╭──
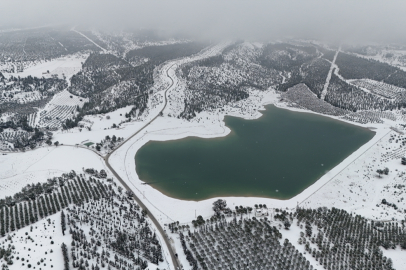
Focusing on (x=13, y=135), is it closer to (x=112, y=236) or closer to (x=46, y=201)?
(x=46, y=201)

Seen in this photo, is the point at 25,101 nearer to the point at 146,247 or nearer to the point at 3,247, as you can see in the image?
the point at 3,247

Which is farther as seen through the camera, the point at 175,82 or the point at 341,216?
the point at 175,82

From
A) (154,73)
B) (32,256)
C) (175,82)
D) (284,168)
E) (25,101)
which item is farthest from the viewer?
╰──
Could you edit the records above so that every "closer" becomes "nearer", with everything else left as it is? Leave the pictures out of your version.

● **Correct answer**
Focusing on (x=13, y=135), is it nearer to (x=112, y=236) or nearer to (x=46, y=201)?
(x=46, y=201)

Seen in this photo, is the point at 25,101 nearer to the point at 146,247 or nearer to the point at 3,247, as you can see in the image?
the point at 3,247

Which is farther as seen through the camera, the point at 175,82 or the point at 341,216?
the point at 175,82

From
A) (154,73)
B) (32,256)
C) (175,82)
D) (284,168)
E) (25,101)
which item is farthest from the viewer?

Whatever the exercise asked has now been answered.